Hotter Than July

Andrew Gilbert on July 1, 2019
Três Baías celebrates a CD release at the Sound Room on July 14.

Jazz and summer have been boon companions ever since George Wein launched the Newport Jazz Festival in 1954, offering fans the opportunity to experience their favorite artists outdoors and away from sweltering East Coast cities. The music’s image as an ideal soundtrack for long, sun-kissed afternoons came sharply into focus with Jazz on a Summer’s Day, the concert film directed by fashion photographer Bert Stern that offered a stylishly distilled taste of Newport’s 1958 fare, including performances by Thelonious Monk, Sonny Stitt, Anita O’Day, Dinah Washington, and Louis Armstrong. Here are some suggestions for your summer jazz soundtrack.

Três Baías | July 14

The musical ties between the Bay Area and Brazil seem to grow deeper by the week, and Três Baías is the latest ensemble reflecting these bonds. The band’s name refers to the bays of Rio de Janeiro, San Francisco, and Salvador da Bahia, the hometowns of seven-string guitar master Nando Duarte, percussionist Brian Rice, and string wizard Almir Côrtes, respectively. Celebrating the release of their eponymous debut album at Oakland’s Sound Room, the trio extends the tradition of virtuosic choro, a foundational Brazilian style that’s in the midst of a glorious resurgence.

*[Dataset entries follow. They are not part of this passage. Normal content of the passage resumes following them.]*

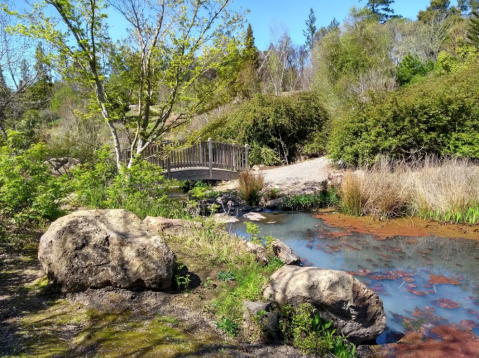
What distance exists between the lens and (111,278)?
10.3 ft

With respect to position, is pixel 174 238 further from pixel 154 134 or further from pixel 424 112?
pixel 424 112

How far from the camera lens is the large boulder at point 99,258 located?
122 inches

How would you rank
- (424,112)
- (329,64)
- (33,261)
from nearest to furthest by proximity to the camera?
(33,261) < (424,112) < (329,64)

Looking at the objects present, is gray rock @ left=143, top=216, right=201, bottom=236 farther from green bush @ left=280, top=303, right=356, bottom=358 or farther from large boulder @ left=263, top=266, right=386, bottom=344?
green bush @ left=280, top=303, right=356, bottom=358

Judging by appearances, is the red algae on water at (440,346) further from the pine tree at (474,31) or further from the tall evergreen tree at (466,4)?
the tall evergreen tree at (466,4)

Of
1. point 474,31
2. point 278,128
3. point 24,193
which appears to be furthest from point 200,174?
point 474,31

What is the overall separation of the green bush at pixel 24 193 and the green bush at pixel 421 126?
9355mm

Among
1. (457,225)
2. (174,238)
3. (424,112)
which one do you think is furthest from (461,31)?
(174,238)

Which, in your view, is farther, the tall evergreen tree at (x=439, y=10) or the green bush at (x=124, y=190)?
the tall evergreen tree at (x=439, y=10)

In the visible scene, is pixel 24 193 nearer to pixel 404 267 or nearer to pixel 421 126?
pixel 404 267

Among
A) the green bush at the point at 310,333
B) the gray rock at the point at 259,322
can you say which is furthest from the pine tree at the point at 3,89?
the green bush at the point at 310,333

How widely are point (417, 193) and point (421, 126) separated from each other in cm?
381

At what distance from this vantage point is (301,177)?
12664 mm

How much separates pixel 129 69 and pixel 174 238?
4037 mm
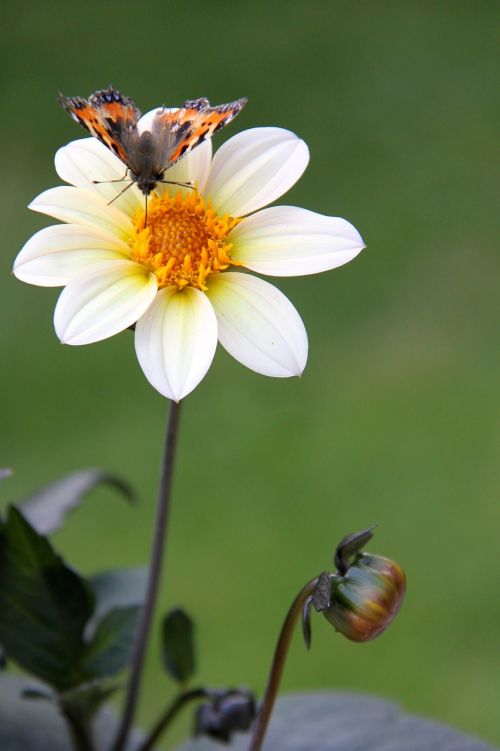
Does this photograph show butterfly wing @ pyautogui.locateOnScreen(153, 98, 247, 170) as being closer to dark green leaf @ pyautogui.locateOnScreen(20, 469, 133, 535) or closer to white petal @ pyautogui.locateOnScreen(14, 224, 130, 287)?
white petal @ pyautogui.locateOnScreen(14, 224, 130, 287)


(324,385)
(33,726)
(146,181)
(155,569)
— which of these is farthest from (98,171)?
(324,385)

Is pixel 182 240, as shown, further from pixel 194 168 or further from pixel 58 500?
pixel 58 500

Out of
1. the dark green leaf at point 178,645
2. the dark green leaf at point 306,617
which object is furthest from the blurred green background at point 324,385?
the dark green leaf at point 306,617

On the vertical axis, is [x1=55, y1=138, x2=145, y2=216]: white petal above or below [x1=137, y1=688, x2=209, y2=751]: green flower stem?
above

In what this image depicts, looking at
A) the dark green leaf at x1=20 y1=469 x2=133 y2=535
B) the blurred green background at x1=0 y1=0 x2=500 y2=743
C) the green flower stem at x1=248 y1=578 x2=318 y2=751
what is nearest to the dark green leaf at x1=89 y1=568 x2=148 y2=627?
the dark green leaf at x1=20 y1=469 x2=133 y2=535

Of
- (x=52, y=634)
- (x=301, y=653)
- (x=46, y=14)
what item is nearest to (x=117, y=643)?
(x=52, y=634)

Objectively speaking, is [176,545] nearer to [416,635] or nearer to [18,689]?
[416,635]

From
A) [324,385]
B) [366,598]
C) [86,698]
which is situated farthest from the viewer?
[324,385]
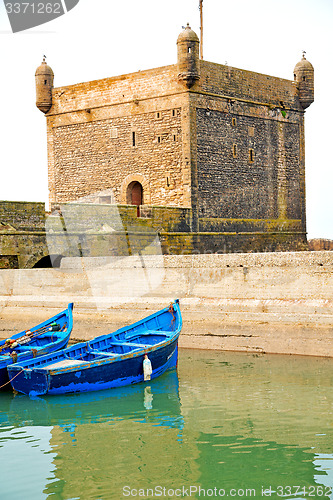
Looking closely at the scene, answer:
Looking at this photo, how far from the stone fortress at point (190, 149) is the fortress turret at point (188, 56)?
4 centimetres

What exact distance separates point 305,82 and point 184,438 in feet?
79.9

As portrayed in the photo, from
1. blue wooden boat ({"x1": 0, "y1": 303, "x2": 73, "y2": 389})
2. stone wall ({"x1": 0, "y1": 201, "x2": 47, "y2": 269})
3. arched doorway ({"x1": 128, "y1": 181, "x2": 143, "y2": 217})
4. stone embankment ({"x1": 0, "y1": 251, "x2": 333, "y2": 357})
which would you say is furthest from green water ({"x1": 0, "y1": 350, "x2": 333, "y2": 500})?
arched doorway ({"x1": 128, "y1": 181, "x2": 143, "y2": 217})

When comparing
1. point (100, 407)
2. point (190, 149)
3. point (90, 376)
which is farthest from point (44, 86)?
point (100, 407)

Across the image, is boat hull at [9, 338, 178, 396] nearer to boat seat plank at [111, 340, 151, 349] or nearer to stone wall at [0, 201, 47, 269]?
boat seat plank at [111, 340, 151, 349]

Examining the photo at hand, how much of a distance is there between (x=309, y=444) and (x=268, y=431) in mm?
783

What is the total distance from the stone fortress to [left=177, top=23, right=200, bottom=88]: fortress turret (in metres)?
0.04

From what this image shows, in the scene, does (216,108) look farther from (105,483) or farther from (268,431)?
(105,483)

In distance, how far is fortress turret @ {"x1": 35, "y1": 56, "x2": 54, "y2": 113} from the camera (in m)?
29.5

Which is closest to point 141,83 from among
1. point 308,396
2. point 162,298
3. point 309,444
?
point 162,298

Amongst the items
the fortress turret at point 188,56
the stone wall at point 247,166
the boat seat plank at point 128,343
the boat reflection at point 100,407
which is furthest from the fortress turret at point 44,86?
the boat reflection at point 100,407

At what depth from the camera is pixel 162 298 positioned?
16828 mm

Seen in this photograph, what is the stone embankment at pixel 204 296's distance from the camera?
565 inches

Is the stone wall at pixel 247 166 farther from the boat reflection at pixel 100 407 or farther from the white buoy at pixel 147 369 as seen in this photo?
the boat reflection at pixel 100 407

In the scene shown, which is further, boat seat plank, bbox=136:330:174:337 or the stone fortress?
the stone fortress
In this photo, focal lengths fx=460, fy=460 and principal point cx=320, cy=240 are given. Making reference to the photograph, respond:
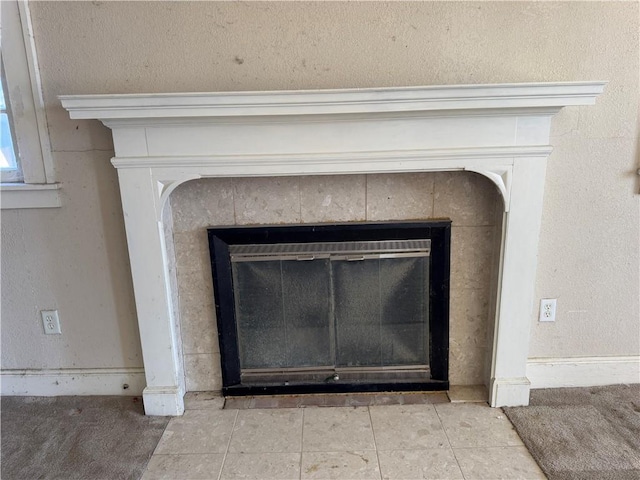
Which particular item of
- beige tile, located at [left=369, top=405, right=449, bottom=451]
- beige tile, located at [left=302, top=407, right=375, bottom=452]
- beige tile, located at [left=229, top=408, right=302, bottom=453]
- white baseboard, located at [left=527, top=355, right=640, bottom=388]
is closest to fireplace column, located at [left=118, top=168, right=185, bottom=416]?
beige tile, located at [left=229, top=408, right=302, bottom=453]

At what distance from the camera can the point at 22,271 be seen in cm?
204

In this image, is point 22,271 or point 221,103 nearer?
point 221,103

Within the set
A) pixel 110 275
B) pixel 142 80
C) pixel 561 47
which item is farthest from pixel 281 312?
pixel 561 47

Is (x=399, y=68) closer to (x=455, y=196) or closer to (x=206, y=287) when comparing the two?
(x=455, y=196)

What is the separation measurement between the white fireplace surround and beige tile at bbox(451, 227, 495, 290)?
0.13 m

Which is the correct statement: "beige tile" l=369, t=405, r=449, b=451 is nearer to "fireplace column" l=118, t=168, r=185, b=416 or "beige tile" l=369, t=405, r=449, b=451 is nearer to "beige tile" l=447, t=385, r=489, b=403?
"beige tile" l=447, t=385, r=489, b=403

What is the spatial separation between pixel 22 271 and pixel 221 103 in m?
1.22

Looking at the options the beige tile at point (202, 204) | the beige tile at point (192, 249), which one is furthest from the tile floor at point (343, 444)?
the beige tile at point (202, 204)

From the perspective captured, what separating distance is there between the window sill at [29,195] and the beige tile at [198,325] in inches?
27.0

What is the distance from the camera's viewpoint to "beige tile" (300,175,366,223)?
6.36 feet

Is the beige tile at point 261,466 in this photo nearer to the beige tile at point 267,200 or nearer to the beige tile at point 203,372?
the beige tile at point 203,372

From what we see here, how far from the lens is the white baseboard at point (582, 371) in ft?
6.88

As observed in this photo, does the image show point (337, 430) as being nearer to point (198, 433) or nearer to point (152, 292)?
point (198, 433)

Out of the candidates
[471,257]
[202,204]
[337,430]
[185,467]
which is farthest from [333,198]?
[185,467]
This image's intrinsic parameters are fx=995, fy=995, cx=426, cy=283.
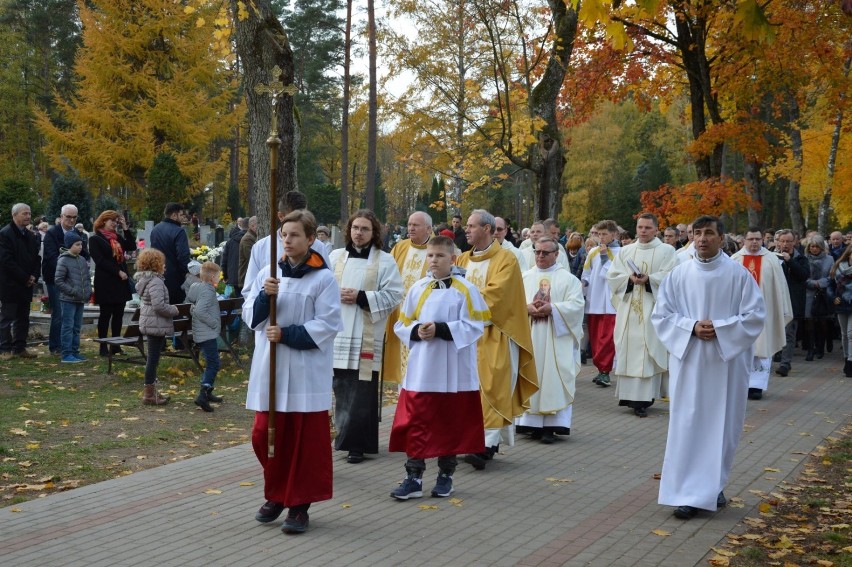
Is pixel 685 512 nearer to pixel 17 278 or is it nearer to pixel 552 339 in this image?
pixel 552 339

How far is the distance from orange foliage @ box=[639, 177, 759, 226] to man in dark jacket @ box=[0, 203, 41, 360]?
1264 centimetres

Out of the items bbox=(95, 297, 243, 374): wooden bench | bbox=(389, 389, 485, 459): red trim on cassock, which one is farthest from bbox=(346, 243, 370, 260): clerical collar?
bbox=(95, 297, 243, 374): wooden bench

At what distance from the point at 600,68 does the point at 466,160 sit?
4552 mm

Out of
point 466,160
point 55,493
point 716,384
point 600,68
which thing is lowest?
point 55,493

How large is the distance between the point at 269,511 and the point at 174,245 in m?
7.94

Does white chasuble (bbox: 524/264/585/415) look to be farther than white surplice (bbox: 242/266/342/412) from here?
Yes

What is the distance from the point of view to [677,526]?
6.82 metres

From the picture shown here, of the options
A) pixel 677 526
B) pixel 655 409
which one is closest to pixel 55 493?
pixel 677 526

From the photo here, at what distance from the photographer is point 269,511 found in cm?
665

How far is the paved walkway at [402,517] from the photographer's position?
6.05m

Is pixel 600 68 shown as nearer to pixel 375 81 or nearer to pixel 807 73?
pixel 807 73

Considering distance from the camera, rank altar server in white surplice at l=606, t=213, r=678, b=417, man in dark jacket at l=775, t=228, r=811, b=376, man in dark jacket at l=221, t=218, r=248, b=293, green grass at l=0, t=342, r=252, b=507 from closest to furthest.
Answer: green grass at l=0, t=342, r=252, b=507
altar server in white surplice at l=606, t=213, r=678, b=417
man in dark jacket at l=775, t=228, r=811, b=376
man in dark jacket at l=221, t=218, r=248, b=293

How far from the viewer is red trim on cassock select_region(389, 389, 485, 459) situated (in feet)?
24.2

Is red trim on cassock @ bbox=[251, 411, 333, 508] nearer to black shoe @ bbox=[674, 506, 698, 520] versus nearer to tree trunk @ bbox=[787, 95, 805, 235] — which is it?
black shoe @ bbox=[674, 506, 698, 520]
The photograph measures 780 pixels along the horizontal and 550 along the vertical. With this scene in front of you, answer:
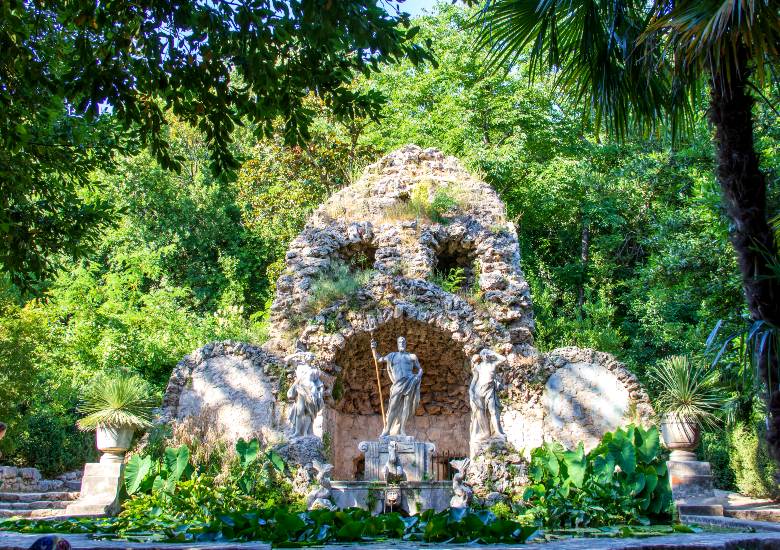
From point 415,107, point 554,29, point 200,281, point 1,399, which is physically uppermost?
point 415,107

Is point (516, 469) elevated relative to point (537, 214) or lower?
lower

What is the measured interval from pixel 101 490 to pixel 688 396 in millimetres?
7960

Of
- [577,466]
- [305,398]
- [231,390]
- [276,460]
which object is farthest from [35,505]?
[577,466]

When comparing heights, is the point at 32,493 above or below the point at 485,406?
below

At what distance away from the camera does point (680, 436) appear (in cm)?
966

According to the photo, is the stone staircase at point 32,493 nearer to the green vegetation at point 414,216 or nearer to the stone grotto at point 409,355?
the green vegetation at point 414,216

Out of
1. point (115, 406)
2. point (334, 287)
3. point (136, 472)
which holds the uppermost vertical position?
point (334, 287)

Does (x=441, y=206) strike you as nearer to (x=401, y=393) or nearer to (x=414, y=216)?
(x=414, y=216)

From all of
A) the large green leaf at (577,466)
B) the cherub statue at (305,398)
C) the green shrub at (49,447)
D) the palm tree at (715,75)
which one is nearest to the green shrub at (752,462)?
the large green leaf at (577,466)

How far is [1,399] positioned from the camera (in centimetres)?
1253

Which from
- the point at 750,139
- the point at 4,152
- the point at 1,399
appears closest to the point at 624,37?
the point at 750,139

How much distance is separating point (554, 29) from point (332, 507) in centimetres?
722

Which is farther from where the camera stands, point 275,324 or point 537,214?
point 537,214

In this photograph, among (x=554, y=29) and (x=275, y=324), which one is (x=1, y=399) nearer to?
(x=275, y=324)
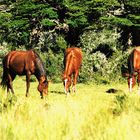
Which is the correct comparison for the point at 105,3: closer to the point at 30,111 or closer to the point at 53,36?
the point at 53,36

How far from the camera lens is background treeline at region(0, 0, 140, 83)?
29125mm

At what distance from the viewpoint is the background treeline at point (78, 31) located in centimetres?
2912

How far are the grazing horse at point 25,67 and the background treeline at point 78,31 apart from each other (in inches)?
305

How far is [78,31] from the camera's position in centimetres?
3216

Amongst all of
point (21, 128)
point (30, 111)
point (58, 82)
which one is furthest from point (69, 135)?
point (58, 82)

Dayna Stephens Perspective | July 17

Dayna Stephens recently topped Downbeat Magazine’s Critics Poll as rising star tenor saxophonist. Not to dis my fellow scribes but this designation is about two decades late, as the East Bay-raised, New Jersey-based Stephens has long been regarded by his colleagues as a generation-defining talent. A mainstay at the Stanford Jazz Workshop, he performs at Dinkelspiel Auditorium as part of that organization’s jazz festival, with an enviable band including the insistently inventive drummer Matt Wilson, bassist Giulio Cetto (now there’s a rising star), and the brilliant pianist Carmen Staaf, who featured Stephens on the acclaimed 2018 album she co-led with drummer Allison Miller, Science Fair (Sunnyside).


Thumbscrew and Mary Halvorson’s Code Girl | July 18–21

Over the past decade, guitarist Mary Halvorson has established herself as a capaciously inventive improviser with a sharp, astringent sound and tightly coiled attack. She’s recorded prolifically in a wide array of settings, and her four-night run at SFJAZZ’s Joe Henderson Lab features two of the best. The cooperative trio Thumbscrew, with bass master Michael Formanek and highly responsive drummer Tomas Fujiwara, plays July 18–19. And on July 20–21, Formanek and Fujiwara serve as the rhythm section for Halvorson’s project Code Girl, which features her idiosyncratic songs delivered by singular vocalist Amirtha Kidambi, an artist well-versed in free improvisation. The 24-year-old trumpeter Adam O’Farrill, scion of a storied jazz clan, rounds out the quintet.


Social Stutter | July 23

Led by composer/altoist Beth Schenck, Social Stutter is a saxophone quartet that brings together four of the region’s most vivid and thoughtful improvisers. Featuring Kasen Knudsen on alto sax, Phillip Greenlief on tenor sax, and Cory Wright on tenor and baritone sax, Social Stutter ranges between delicately calibrated chamber jazz and melodically expansive free improvisation. Whatever strategy Schenck employs, the quartet finds strikingly beautiful voicings, often rendered by the unusual instrumentation of two altos and two tenors. The group’s performance at San Francisco’s Community Music Center is part of the Outsound New Music Summit, a festival that runs July 21–27.


Ed Simon | July 27  

Venezuelan-born pianist Ed Simon celebrates his 50th birthday with a solo recital at Oakland’s Piedmont Piano, which has served as his primary Bay Area outpost in recent years. The longest-serving active member of the SFJAZZ Collective, the East Bay pianist/composer is in the forefront of Latin American jazz artists forging a sweeping Pan-American vision. Sumptuously melodic, his music sounds like tomorrow.


The Alaya Project | July 30

Drawing on post-bop, funk, and the rigorous rhythmic forms of South Indian classical music, the Alaya Project is a Carnatic Jazz trio featuring alto saxophonist Prasant Radhakrishnan, Colin Hogan on piano and accordion, and Rohan Krishnamurthy on a hybrid kit combining trap drums and double-sided mridangam. A rapidly evolving work in progress, the ensemble performs at the California Jazz Conservatory’s Rendon Hall as part of Way Out West, the school’s ongoing Tuesday-night series focusing on ensembles playing original music.